* START Stored rows *

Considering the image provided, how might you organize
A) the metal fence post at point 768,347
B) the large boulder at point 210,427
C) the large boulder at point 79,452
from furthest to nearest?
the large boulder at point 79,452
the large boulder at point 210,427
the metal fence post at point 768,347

* END Stored rows *

Your goal
Reproduce the records above, replacing "organize" with "arrange" and leaving every other word unchanged.

Reply
Considering the image provided, how might you arrange
A) the metal fence post at point 768,347
B) the large boulder at point 210,427
C) the large boulder at point 79,452
from furthest to nearest?
the large boulder at point 79,452
the large boulder at point 210,427
the metal fence post at point 768,347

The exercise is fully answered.